Owner of Commercial Fishing Business and Local Sherrif’s Deputy Indicted in Scheme to Falsify Fishing Records
BOSTON – The owner of one of the largest commercial fishing businesses in the United States and a Bristol County Sheriff’s Deputy were charged in connection with a long-running scheme involving submitting falsified records to the federal government to evade federal fishing quotas and then smuggling the profits to Portugal. The federal indictment charging the two men was unsealed today after the arrest of the Sheriff’s Deputy.
Carlos Rafael, 64, of Dartmouth, the owner of Carlos Seafood, Inc., was indicted on one count of conspiring to falsify reports submitted to the federal government, 25 counts of submitting falsified records and one count of bulk cash smuggling. Rafael was previously arrested on a criminal complaint filed in February 2016.
Antonio Freitas, 46, of Taunton, a Sheriff’s Deputy with the Bristol County Sheriff’s Office, was indicted on one count of bulk cash smuggling and one count of structuring the export of U.S. currency. Freitas was arrested this morning and will appear today in U.S. District Court in Worcester. The charges arose out of an undercover investigation in which federal agents posed as organized crime figures interested in buying Carlos Seaford. According to the indictment, from 2012 to January 2016, Rafael routinely lied to the National Oceanic and Atmospheric Administration (NOAA) about the quantity and species of fish his boats caught, in order to evade federal quotas designed to guarantee the sustainability of certain fish species.
As alleged in the indictment, during that period, Rafael misreported to NOAA approximately 815,812 pounds of fish, telling NOAA the fish was haddock, or some other abundant species subject to high quotas, when in fact the fish was cod, sole, or other species subject to strict quotas. After submitting false records to federal regulators, Rafael allegedly sold most of the fish to a wholesale business in New York City in exchange for bags of cash. During meetings with the undercover agents, Rafael allegedly said that in his most recent dealings with the New York buyer he received $668,000 in cash.
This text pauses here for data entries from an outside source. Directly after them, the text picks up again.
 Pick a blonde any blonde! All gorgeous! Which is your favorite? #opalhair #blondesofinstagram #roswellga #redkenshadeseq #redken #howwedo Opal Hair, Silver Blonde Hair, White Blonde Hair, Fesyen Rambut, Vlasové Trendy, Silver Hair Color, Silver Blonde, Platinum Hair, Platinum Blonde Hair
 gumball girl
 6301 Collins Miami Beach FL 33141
The indictment alleges that Rafael, with the assistance of Freitas – who was also a Department of Homeland Security Task Force Officer which gave him access to restricted areas of Logan Airport – smuggled at least some of that cash out of the United States to his native Portugal. The indictment alleges that, on Feb. 5, 2016, with assistance of another individual, Freitas smuggled $17,500 through airport security and later deposited the money in a Portuguese bank account belonging to Rafael.
The charge of conspiracy provides for a sentence of no greater than five years in prison, three years of supervised release and a fine of $250,000. Twenty-three of the charges of falsifying records submitted to the federal government carry the same potential sentence, while two counts, brought under a different statute, provide for a sentence of no greater than 20 years in prison and a fine of $250,000. The charges of bulk cash smuggling and monetary structuring provide a sentence of no greater than five years in prison, three years of supervised release and a fine of $250,000. Actual sentences for federal crimes are typically less than the maximum penalties. Sentences are imposed by a federal district court judge based upon the U.S. Sentencing Guidelines and other statutory factors.
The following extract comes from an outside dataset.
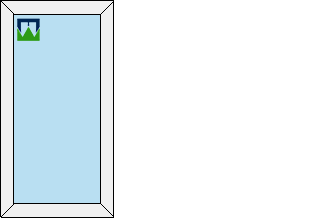 Langas 550x1050 550x1050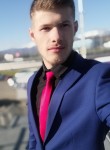 Dmitriy, 21, Chelyabinsk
United States Attorney Carmen M. Ortiz; Joel P. Garland, Special Agent in Charge of the Internal Revenue Service’s Criminal Investigations in Boston; Rear Admiral Linda L. Fagan, Commander of the First Coast Guard District; Timothy Donovan, Acting Assistant Director of the National Oceanic and Atmospheric Administration, Office of Law Enforcement; Gregory K. Null, Special Agent in Charge of the Department of Homeland Security, Office of Inspector General, Philadelphia Field Office; and Harold H. Shaw, Special Agent in Charge of the Federal Bureau of Investigation, Boston Field Division, made the announcement today. The case is being prosecuted by Andrew E. Lelling, of Ortiz’s Economic Crimes Unit, and David G. Tobin, of Ortiz’s Major Crimes Unit.
The details contained in the charging documents are allegations. The defendants are presumed innocent unless and until proven guilty beyond a reasonable doubt in a court of law.